Quand c'est l'air intérieur qui dépose son eau sur les parois, aucun traitement appliqué au mur ne produira le moindre effet. Il faut rétablir un balayage : de l'air neuf qui entre par les pièces sèches, traverse le logement sous des portes détalonnées, et ressort par des bouches placées dans la cuisine, la salle de bains et les toilettes. Une ventilation mécanique simple flux, hygroréglable ou non, suffit dans beaucoup de logements ; un système double flux récupère la chaleur de l'air extrait mais demande un réseau, des filtres à changer et une enveloppe déjà étanche pour tenir ses promesses.
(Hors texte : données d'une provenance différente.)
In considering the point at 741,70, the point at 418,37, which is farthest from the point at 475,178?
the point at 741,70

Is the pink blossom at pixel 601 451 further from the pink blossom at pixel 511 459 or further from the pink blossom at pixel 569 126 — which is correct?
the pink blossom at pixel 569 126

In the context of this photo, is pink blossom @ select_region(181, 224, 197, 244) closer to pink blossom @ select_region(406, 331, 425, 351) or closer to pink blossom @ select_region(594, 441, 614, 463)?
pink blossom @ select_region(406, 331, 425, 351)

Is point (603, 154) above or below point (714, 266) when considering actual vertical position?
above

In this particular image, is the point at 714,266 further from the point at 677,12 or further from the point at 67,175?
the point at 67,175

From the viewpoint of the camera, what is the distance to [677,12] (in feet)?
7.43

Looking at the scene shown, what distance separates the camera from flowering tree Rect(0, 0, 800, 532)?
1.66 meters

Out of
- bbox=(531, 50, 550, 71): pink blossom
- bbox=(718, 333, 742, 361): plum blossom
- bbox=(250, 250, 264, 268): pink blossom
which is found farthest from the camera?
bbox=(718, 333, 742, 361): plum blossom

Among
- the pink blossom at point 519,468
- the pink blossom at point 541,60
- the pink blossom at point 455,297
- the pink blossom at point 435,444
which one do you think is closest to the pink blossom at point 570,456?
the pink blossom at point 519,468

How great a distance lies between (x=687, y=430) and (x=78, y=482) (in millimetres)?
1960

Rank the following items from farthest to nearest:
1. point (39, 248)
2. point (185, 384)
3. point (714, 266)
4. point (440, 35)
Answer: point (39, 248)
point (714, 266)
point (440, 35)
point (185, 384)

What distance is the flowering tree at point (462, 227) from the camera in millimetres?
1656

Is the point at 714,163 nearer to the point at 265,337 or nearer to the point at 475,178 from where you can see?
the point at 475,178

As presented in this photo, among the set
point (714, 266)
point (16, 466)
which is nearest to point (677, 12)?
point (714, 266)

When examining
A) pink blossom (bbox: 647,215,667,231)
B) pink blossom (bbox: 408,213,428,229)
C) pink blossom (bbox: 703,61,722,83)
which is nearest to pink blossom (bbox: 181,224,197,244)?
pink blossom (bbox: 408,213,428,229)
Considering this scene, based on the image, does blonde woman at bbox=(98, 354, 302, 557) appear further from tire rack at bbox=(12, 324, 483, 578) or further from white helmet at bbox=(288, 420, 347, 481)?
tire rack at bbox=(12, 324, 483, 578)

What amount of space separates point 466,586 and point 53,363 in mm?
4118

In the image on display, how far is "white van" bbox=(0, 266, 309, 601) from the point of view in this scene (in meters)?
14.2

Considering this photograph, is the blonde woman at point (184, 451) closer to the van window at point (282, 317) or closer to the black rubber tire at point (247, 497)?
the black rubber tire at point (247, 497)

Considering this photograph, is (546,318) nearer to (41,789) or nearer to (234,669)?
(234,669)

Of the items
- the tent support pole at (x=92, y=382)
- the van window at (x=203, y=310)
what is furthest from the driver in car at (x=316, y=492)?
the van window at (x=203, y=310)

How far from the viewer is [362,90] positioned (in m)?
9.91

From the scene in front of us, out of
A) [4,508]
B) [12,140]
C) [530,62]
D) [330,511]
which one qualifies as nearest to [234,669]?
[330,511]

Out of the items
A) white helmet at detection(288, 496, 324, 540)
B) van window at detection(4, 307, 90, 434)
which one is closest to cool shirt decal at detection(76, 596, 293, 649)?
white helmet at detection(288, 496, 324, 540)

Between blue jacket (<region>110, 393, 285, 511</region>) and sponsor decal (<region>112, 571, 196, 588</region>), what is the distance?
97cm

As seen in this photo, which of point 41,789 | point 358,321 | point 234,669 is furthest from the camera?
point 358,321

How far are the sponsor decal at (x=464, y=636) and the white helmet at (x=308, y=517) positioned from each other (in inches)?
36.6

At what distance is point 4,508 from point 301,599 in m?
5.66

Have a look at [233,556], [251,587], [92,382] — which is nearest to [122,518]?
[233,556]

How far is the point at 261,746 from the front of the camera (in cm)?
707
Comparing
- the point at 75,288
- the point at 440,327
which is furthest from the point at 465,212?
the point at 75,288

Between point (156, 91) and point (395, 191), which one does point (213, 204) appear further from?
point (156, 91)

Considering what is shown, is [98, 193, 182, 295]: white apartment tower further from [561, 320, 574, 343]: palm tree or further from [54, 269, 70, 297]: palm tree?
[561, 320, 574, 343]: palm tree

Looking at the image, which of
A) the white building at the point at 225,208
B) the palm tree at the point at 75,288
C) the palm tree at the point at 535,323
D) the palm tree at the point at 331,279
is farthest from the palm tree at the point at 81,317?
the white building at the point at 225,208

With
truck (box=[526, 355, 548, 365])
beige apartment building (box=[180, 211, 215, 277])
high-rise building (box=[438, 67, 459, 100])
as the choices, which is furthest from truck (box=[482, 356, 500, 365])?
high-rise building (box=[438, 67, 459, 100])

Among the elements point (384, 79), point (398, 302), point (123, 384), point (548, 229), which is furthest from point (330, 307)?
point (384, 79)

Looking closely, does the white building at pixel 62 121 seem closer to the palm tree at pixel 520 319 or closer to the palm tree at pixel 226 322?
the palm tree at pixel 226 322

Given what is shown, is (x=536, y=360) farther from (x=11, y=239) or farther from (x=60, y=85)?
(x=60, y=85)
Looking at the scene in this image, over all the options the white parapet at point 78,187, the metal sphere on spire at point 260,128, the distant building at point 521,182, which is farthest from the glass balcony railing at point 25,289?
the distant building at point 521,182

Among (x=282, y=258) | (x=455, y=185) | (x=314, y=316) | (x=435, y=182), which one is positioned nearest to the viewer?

Le point le plus souvent négligé se trouve en haut des fenêtres : remplacer des menuiseries anciennes supprime les fuites d'air qui ventilaient le logement à l'insu de tous, et si les entrées d'air neuves manquent ou ont été obturées parce qu'elles sifflaient, la vapeur n'a plus d'issue. À l'échelle de la paroi, la logique est identique. Un mur en pierre, en brique pleine ou en pisé n'a ni coupure de capillarité ni pare-vapeur : son équilibre repose sur sa capacité à sécher. On le referme donc avec un enduit macroporeux, un mortier de chaux, un doublage à faible résistance à la diffusion, jamais avec un complexe étanche.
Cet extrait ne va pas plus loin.